It might expose search_contracts_for_customer instead of read_drive_file.
It might expose schedule_meeting_with_known_contacts instead of calendar_api_call.
This is not just naming hygiene. It is blast-radius control.
OWASP’s guidance on excessive agency maps directly to this layer. It identifies excessive functionality, excessive permissions, and excessive autonomy as common root causes. The examples include tools with unnecessary delete operations, downstream identities with more permissions than needed, and high-impact actions performed without confirmation.
That is boundary design.
Expose fewer tools.
Make them narrower.
Bind them to the right identity.
Require approval where the action is hard to reverse.

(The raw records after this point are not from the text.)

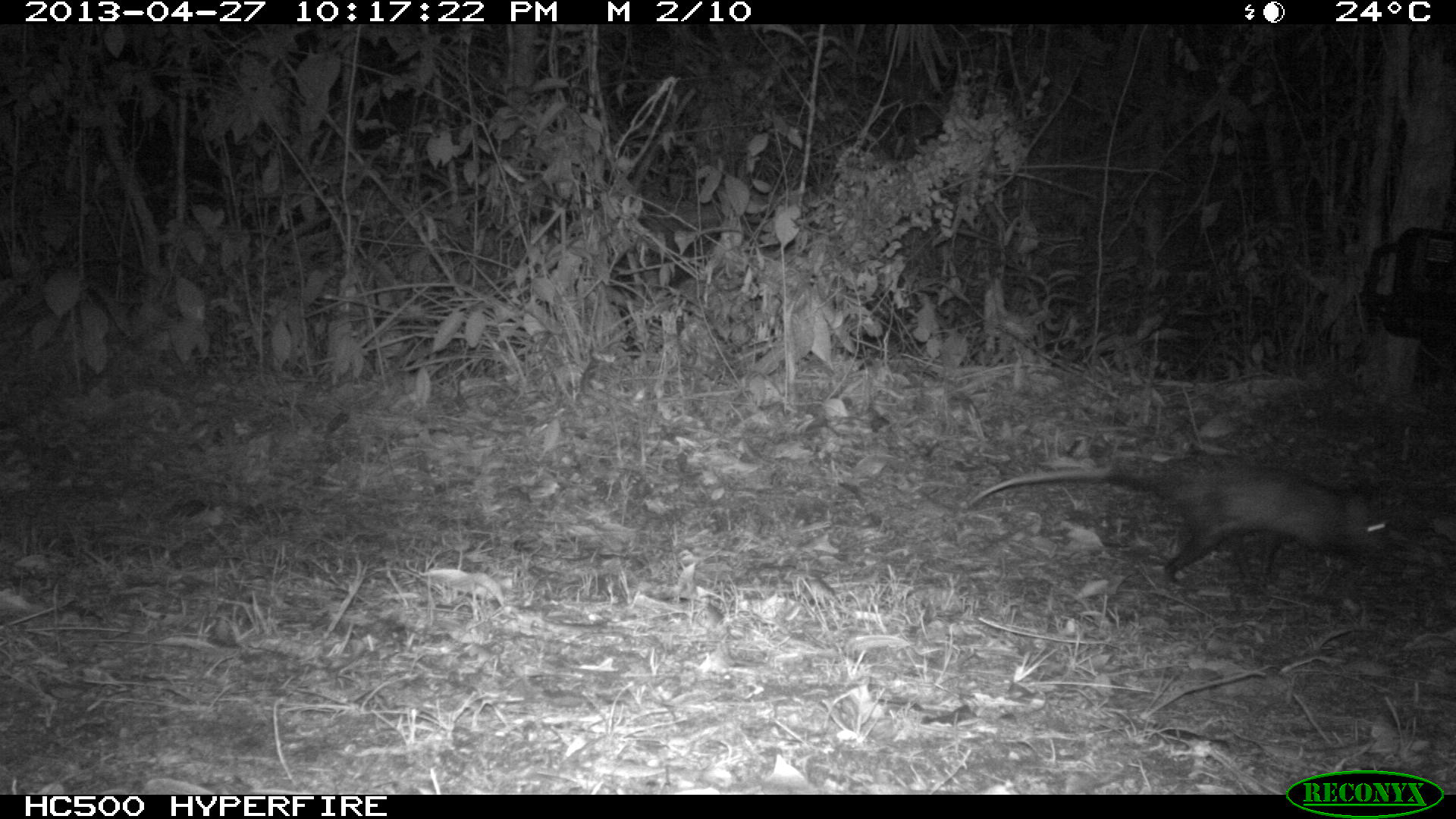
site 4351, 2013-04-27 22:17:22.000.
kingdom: Animalia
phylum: Chordata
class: Mammalia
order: Didelphimorphia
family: Didelphidae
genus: Didelphis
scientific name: Didelphis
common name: american opossums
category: didelphis sp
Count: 1.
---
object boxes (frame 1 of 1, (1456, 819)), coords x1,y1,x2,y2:
didelphis sp: 968,462,1393,583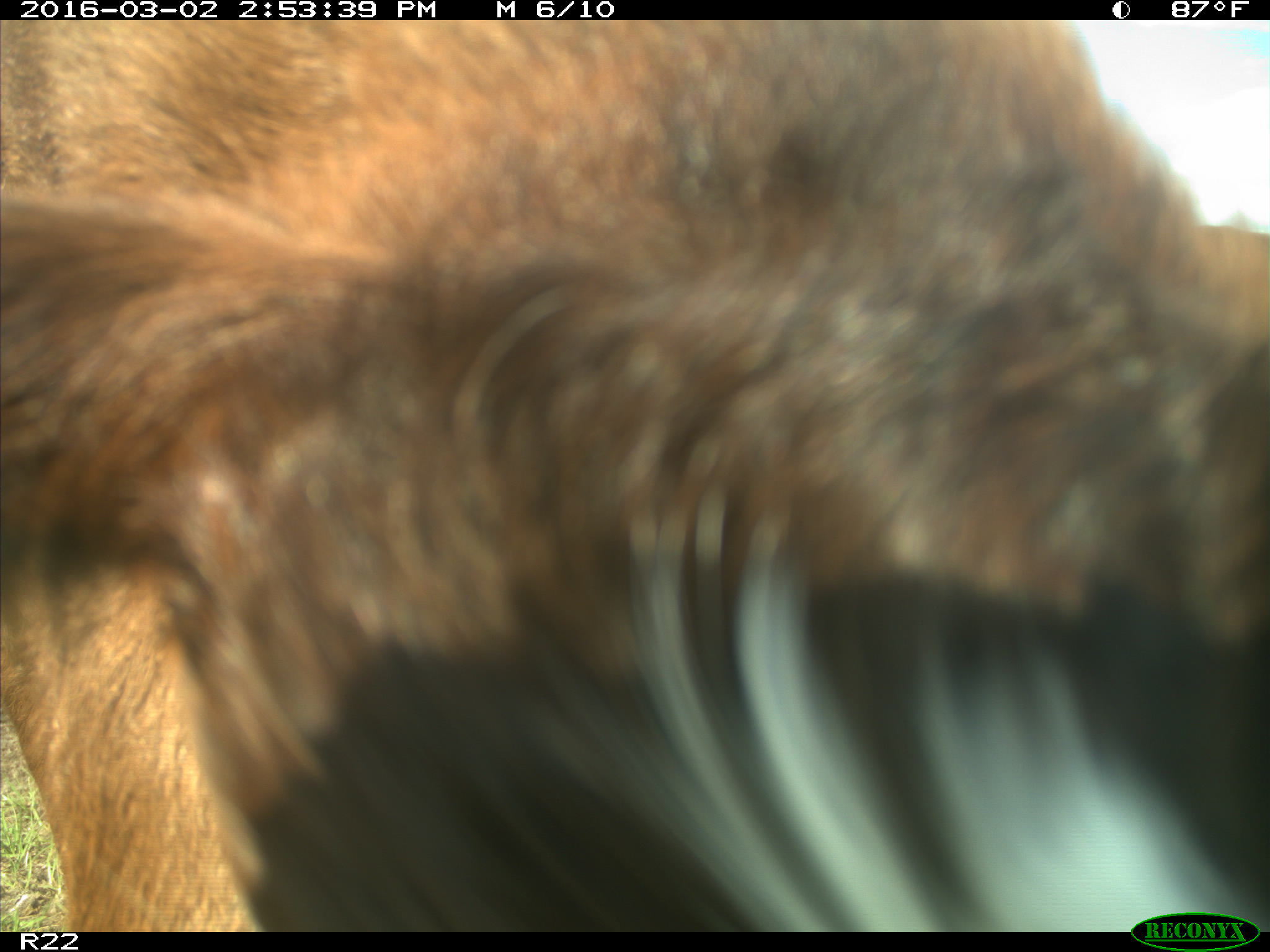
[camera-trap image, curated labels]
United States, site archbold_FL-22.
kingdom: Animalia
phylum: Chordata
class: Mammalia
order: Artiodactyla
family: Bovidae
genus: Bos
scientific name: Bos taurus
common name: domestic cow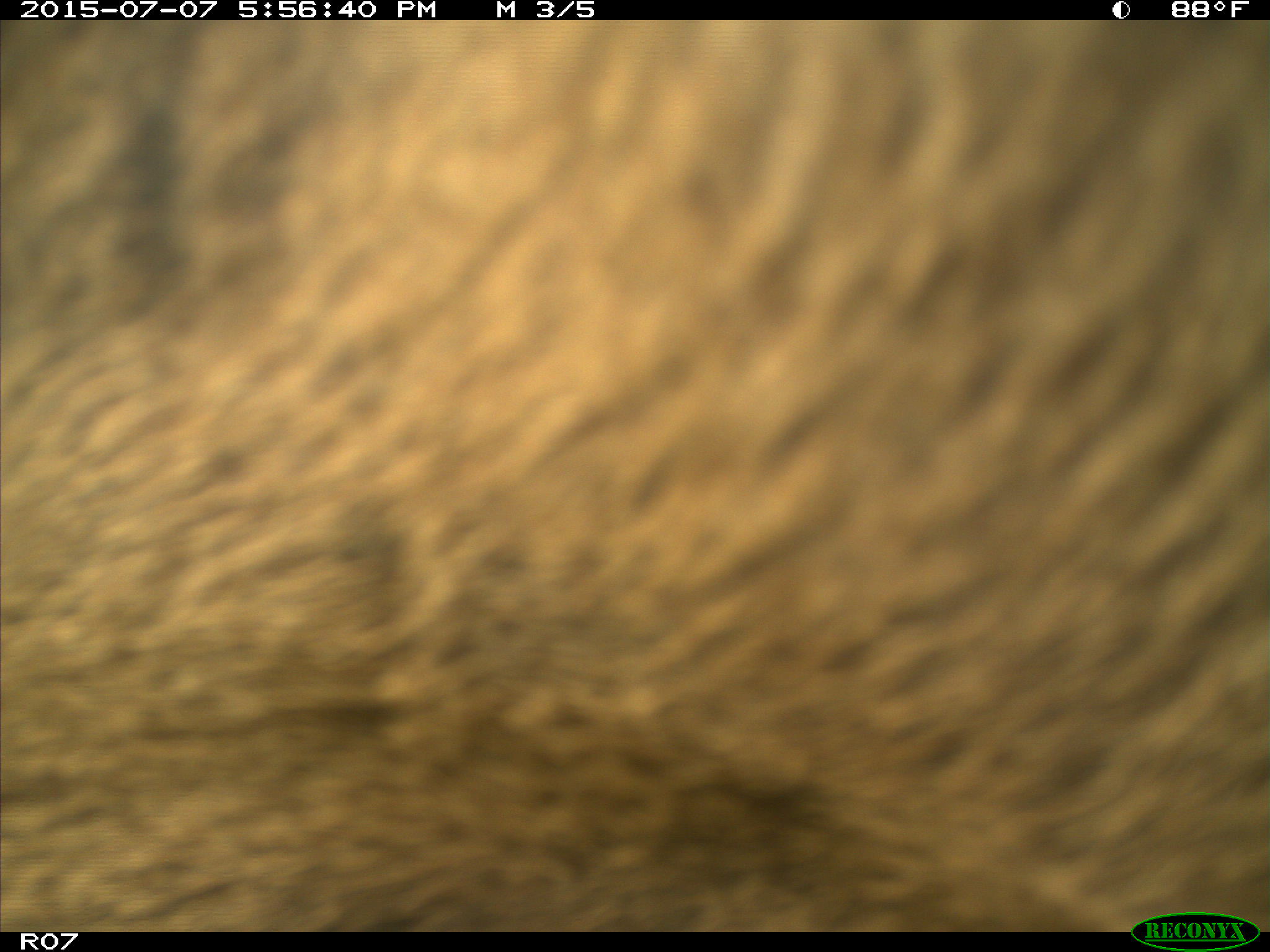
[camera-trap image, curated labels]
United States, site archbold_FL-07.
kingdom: Animalia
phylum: Chordata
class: Mammalia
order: Artiodactyla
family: Bovidae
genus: Bos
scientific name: Bos taurus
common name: domestic cow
Bos taurus (domestic cow).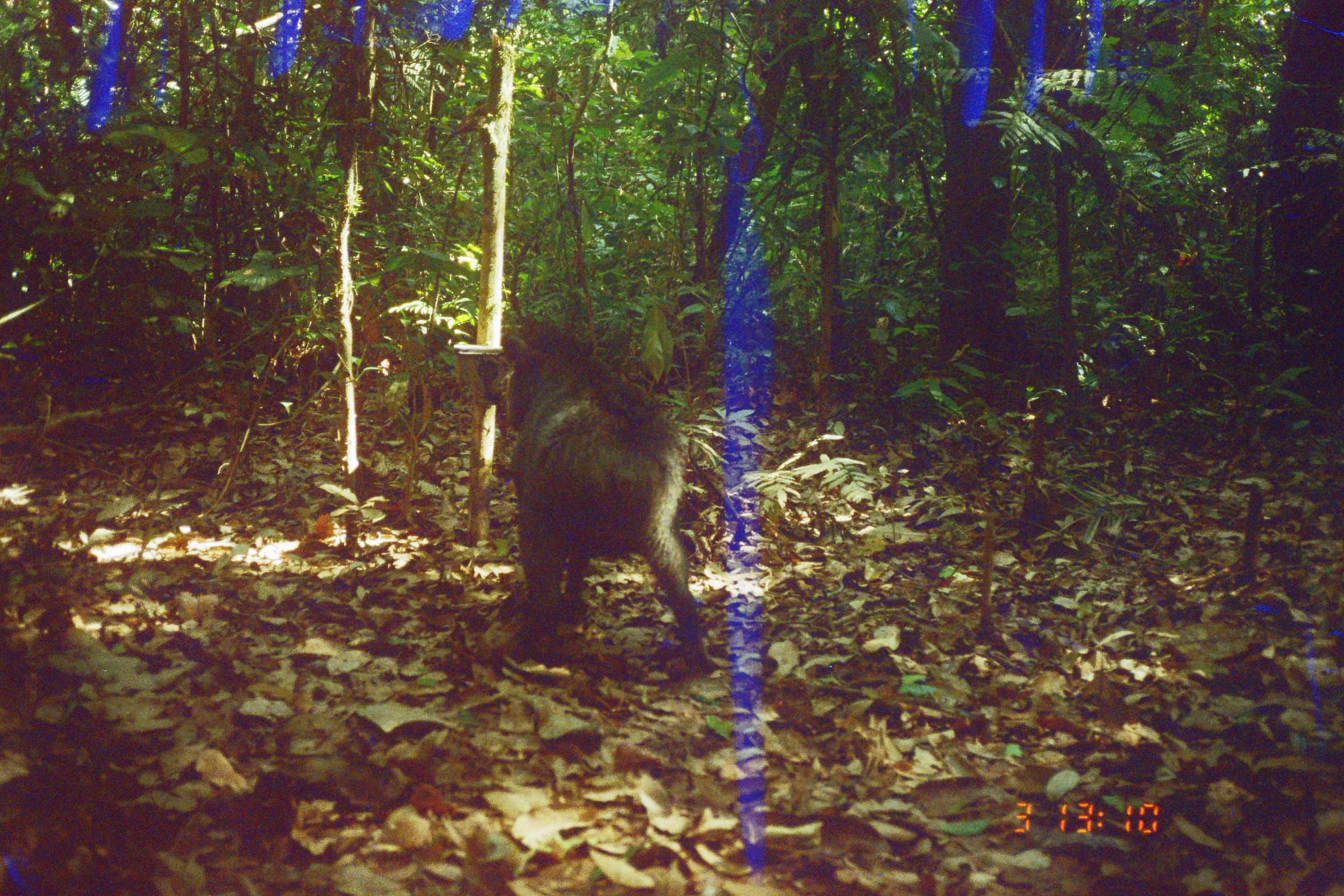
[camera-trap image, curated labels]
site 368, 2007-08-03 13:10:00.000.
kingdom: Animalia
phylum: Chordata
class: Mammalia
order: Artiodactyla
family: Tayassuidae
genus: Tayassu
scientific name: Tayassu pecari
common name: white-lipped peccary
Tayassu pecari (white-lipped peccary).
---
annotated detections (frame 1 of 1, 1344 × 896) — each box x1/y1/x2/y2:
tayassu pecari: 498/316/713/668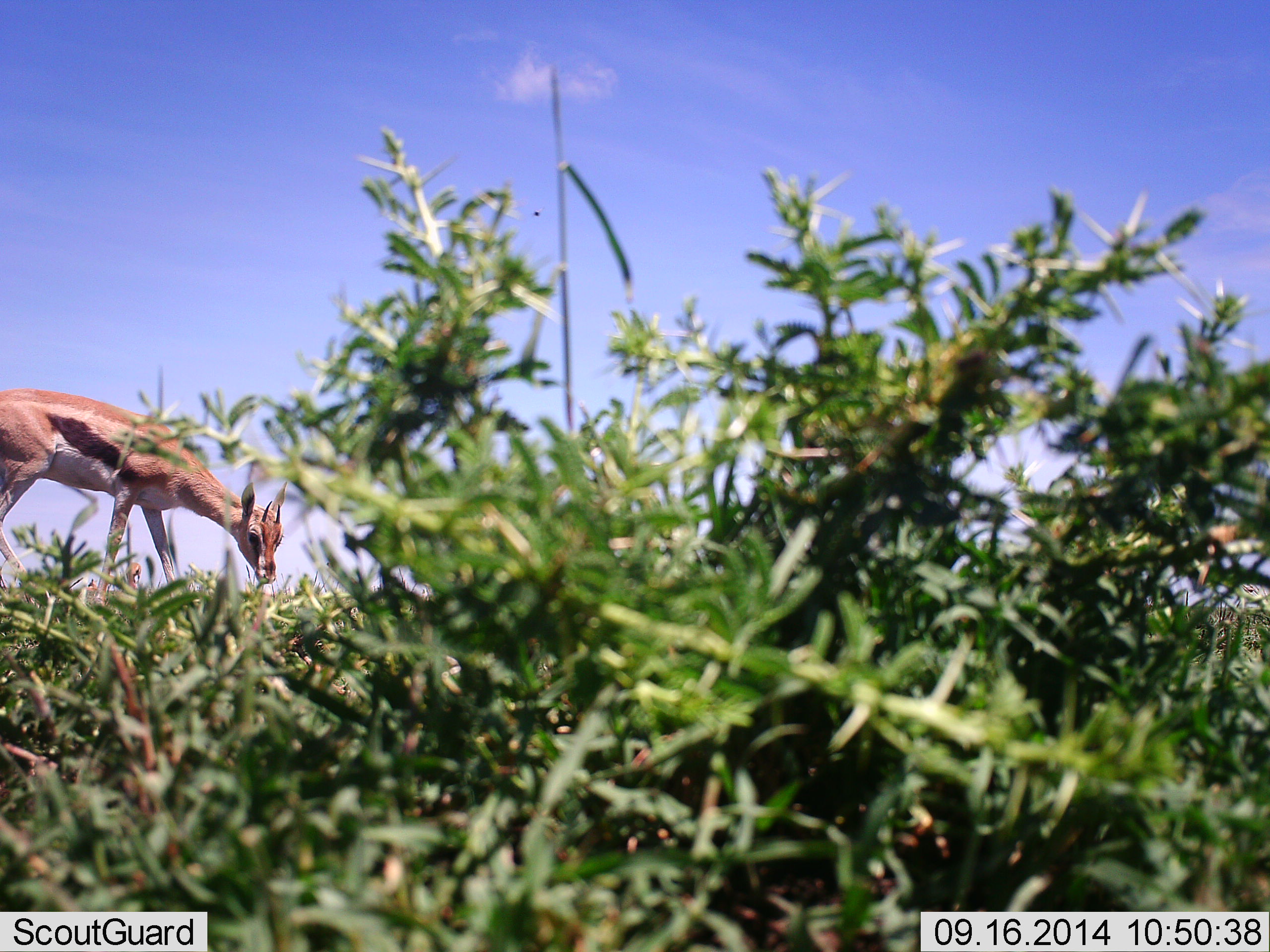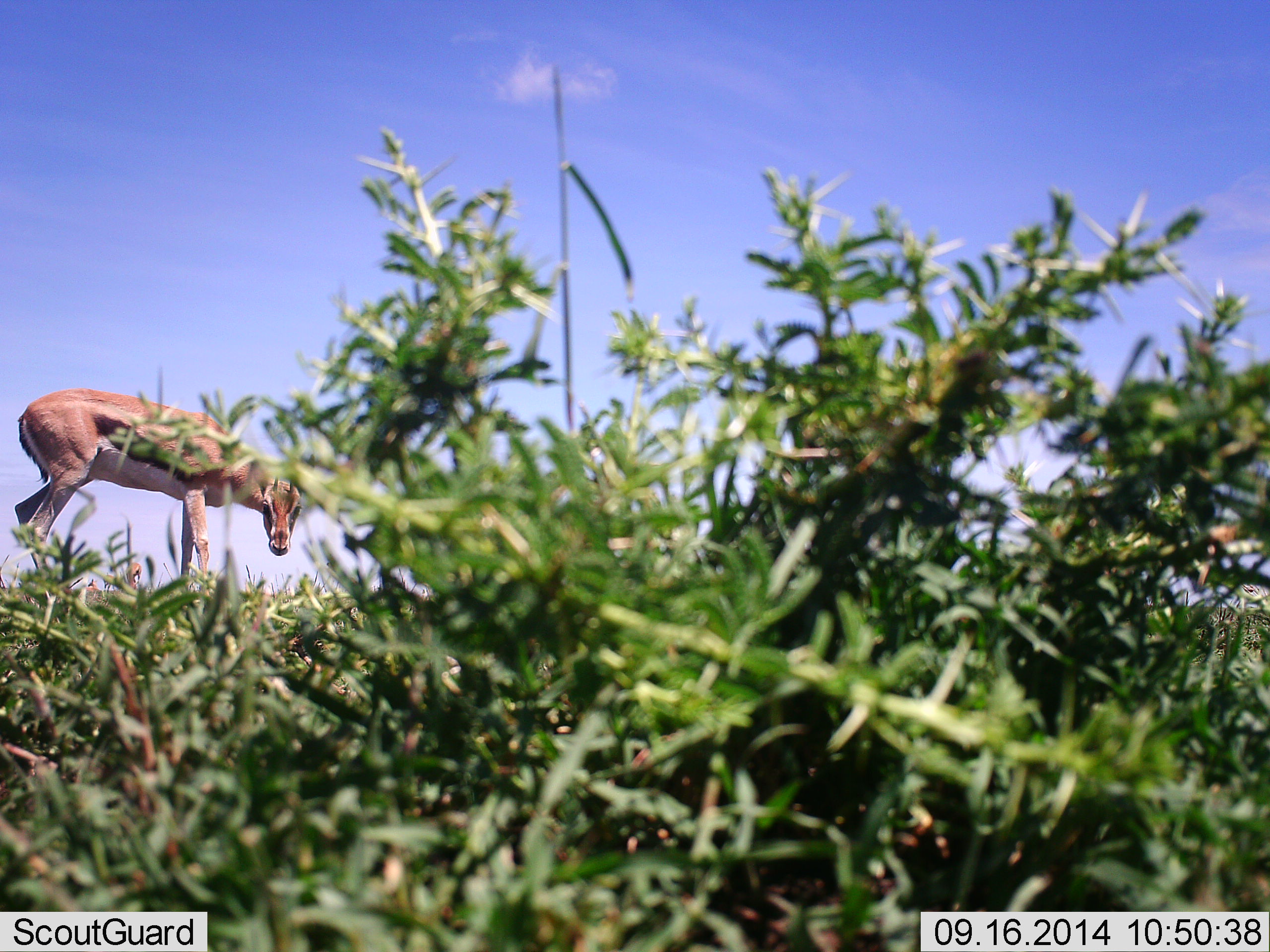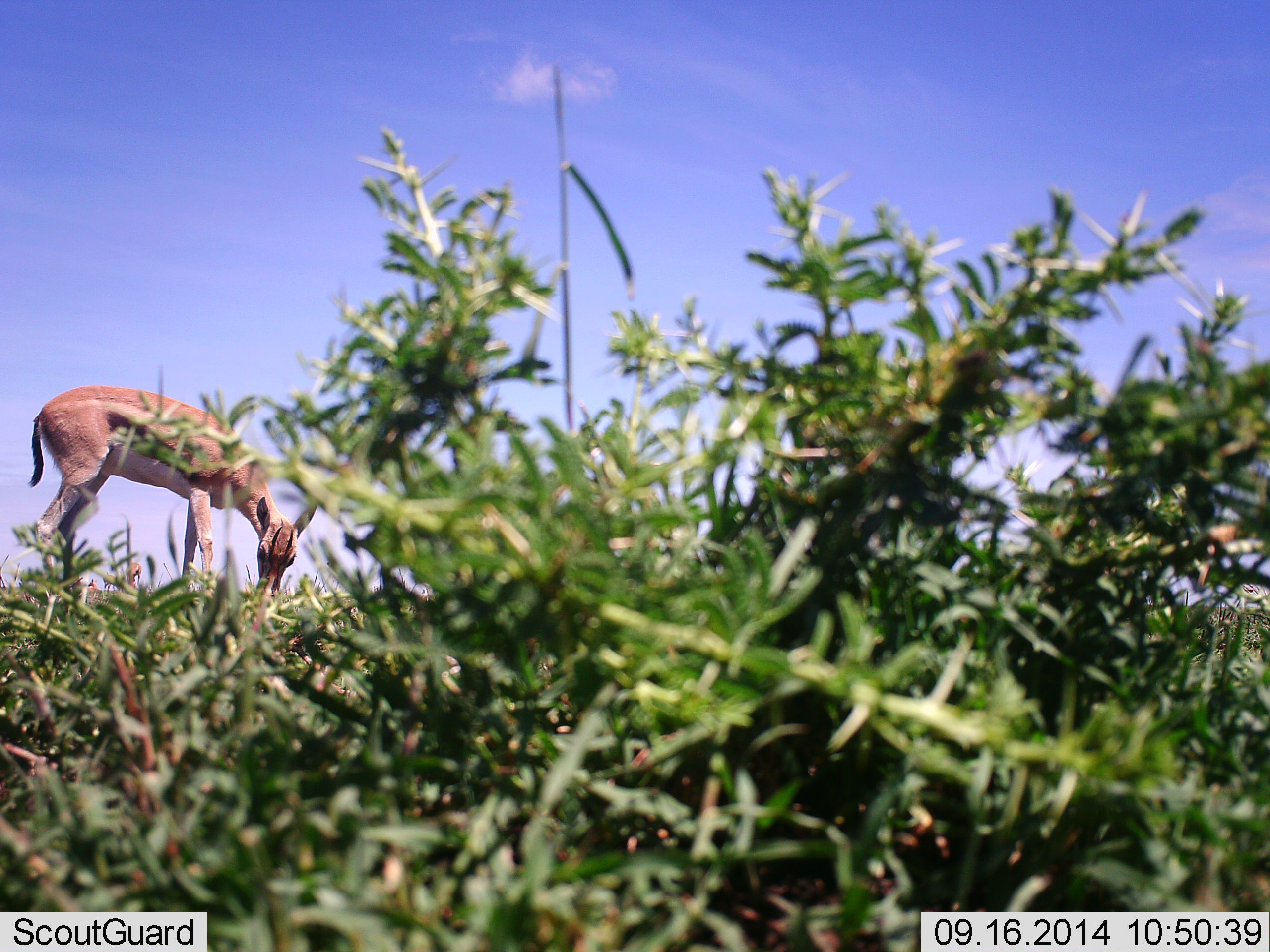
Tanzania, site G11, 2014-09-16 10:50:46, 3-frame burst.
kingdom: Animalia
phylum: Chordata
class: Mammalia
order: Artiodactyla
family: Bovidae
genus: Eudorcas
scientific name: Eudorcas thomsonii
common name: thomson's gazelle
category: gazellethomsons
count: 1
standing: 50%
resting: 0%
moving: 30%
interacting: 0%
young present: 0%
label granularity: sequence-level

The model should not get every capability the application knows how to perform.
It should get the subset that is relevant, scoped, and safe to request in this run.
MCP standardizes capability exchange.
This is where MCP fits.
MCP gives part of this capability surface a protocol.
The Model Context Protocol defines a JSON-RPC based protocol that lets applications share context, expose tools and capabilities, and build composable integrations. It uses a host, client, server model: hosts are LLM applications, clients are connectors inside the host, and servers provide context and capabilities.
MCP is not just “functions over JSON-RPC.”
It separates several primitives:
Resources, context and data for the user or model
Prompts, templated messages and workflows
Tools, functions for the model to execute
Roots, filesystem or URI boundaries exposed by clients
Sampling, server-initiated model interactions through the client
Elicitation, server-initiated requests for more user information
The point of listing them is not taxonomy.
The point is that MCP separates different kinds of capability and context instead of treating everything as one tool bucket.
A resource is not a tool.
A prompt is not a policy.
A root is not a full permission system.
A sampling request is not a server-owned model key.
MCP gives these concepts protocol shape. It does not collapse them into one bucket.
My read is that MCP belongs at the capability boundary.
It standardizes how capabilities and context are exposed across hosts, clients, and servers. It does not replace the runtime. It does not replace authorization. It does not replace approval. It does not decide which execution surface should be trusted.
The MCP architecture places significant responsibility in the host: creating and managing clients, controlling connection permissions, enforcing security policies and consent requirements, handling user authorization decisions, coordinating model integration, and aggregating context across clients.
So the useful sentence is not:
MCP solves tools.
The useful sentence is:
MCP standardizes capability exchange. It does not decide what should be trusted.
Transport changes the boundary too.
A stdio MCP server is launched as a subprocess. A Streamable HTTP MCP server runs as an independent HTTP server. The MCP transport spec calls out different security requirements for HTTP, including validating Origin, binding local servers to localhost, and implementing authentication.
Same protocol family.
Different operating boundary.
Schema is not permission.
Tool schemas are useful.
They tell the model how to ask for something. They constrain argument shape. They help the runtime parse the request. They make the capability legible.
They do not grant authority.
A schema can say:
{
"recipient": "customer@example.com",
"subject": "Updated contract",
"attachment_id": "file_123"
}It cannot answer the questions that matter operationally:
Is this recipient allowed?
Is this file in scope for this customer?
Is the user allowed to send from this mailbox?
Is this an internal-only document?
Is the action reversible?
Does it need approval?
Those questions live outside the schema.
They belong to authorization, policy, approval, and downstream enforcement.
Authorization answers: who is allowed to do what, against which resource, under which scope?
Approval answers: should this specific action happen now?
Execution answers: where does the action actually run?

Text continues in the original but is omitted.